Create a website using your project_eda notebook. This could be as simple as publishing your notebook on GitHub pages.

  • Here is a simple example that describes how to publish a notebook to GitHub.
  • When you publish to GitHub, it will give you a warning that this repo is private but the published website would be Public, which is OK.

We expect you to put significant effort into this assignment. This assignment only requires the Jupyter notebooks.

Submitting the Assignment

You will follow the submission process for all labs and assignments:

  1. Commit and push your files
  2. Export any of the notebooks you created as IPython and/or html files, and add them to your repository from your local machine before you tag the release
  3. Tag the submission release commit with the v0.1-eda tag by the due date
  4. Make sure to push to GitHub
  5. SPECIFIC TO THIS DELIVERABLE - submit the URL for your public-facing website to the assignment on Canvas.

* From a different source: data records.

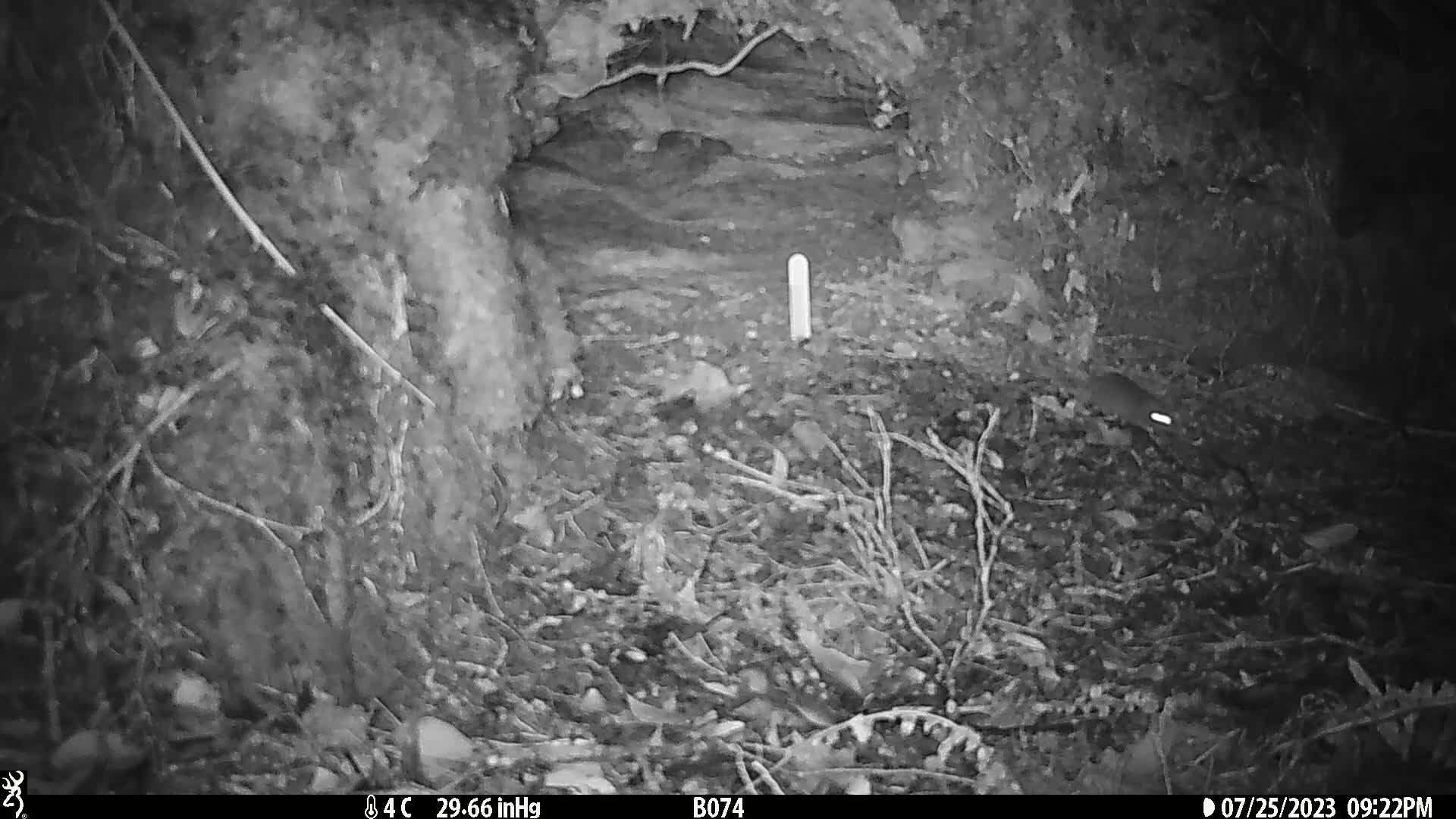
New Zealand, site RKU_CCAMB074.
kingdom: Animalia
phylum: Chordata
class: Mammalia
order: Rodentia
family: Muridae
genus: Rattus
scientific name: Rattus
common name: rat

Make sure you commit only the files requested, and push your repository to GitHub!

The files to be committed and pushed to the repository for this assignment are:

  • README.md
  • .gitignore
  • LICENSE
  • code/project_starter_script.py
  • code/project_eda.ipynb
  • img/*
  • data/*

Make sure that your project_eda notebook includes both a list of the business problems you are solving and the charts and summary tables as described above in the minimum requirements section.

Grading Rubric

Many of the assignments you will work on are open-ended. Grading is generally holistic, meaning that there will not always be specific point value for individual elements of a deliverable. Each deliverable submission is unique and will be compared to all other submissions.

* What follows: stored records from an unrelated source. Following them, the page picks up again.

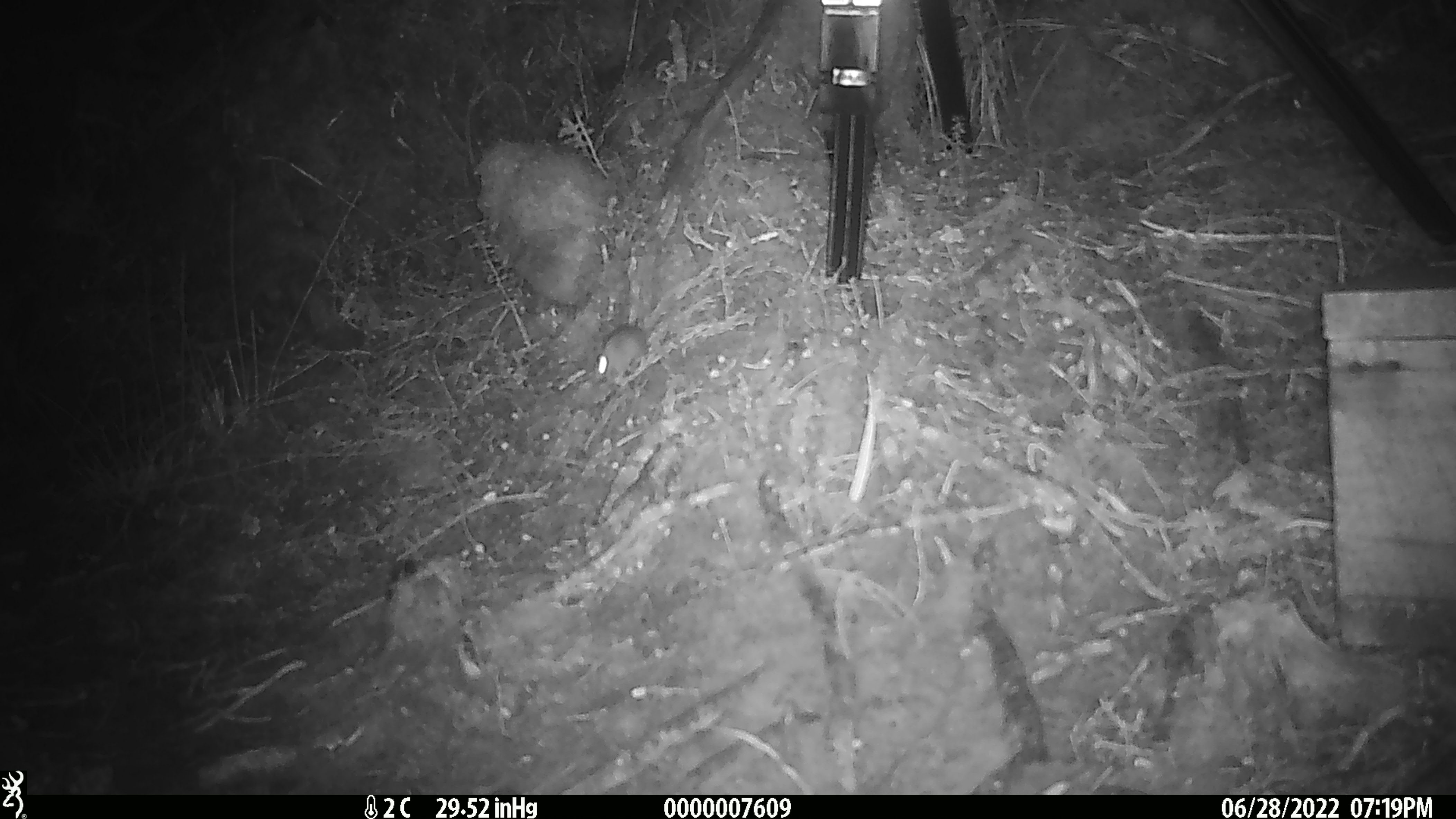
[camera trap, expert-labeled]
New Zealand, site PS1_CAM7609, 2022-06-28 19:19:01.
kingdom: Animalia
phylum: Chordata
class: Mammalia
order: Rodentia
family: Muridae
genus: Mus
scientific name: Mus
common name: mouse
Mouse (Mus).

  • If a deliverable exceeds the requirements and expectations, that is considered A level work.
  • If a deliverable just meets the requirements and expectations, that is considered A-/B+ level work.
  • If a deliverable does not meet the requirements, that is considered B or lesser level work.

All deliverables must meet the following general requirements, in addition to the specific requirements of each deliverable:

If your submission meets or exceeds the requirements, is creative, is well thought-out, has proper presentation and grammar, and is at the graduate student level, then the submission will get full credit. Otherwise, partial credit will be given and deductions may be made for any of the following reasons:

Points will be deducted for any of the following reasons:

  • Any instruction is not followed
  • There are missing sections of the deliverable
  • The overall presentation and/or writing is sloppy
  • There are no comments in your code
  • There are files in the repository other than those requested
  • There are absolute filename links in your code
  • The repository structure is altered in any way
  • Files are named incorrectly (wrong extensions, wrong case, etc.)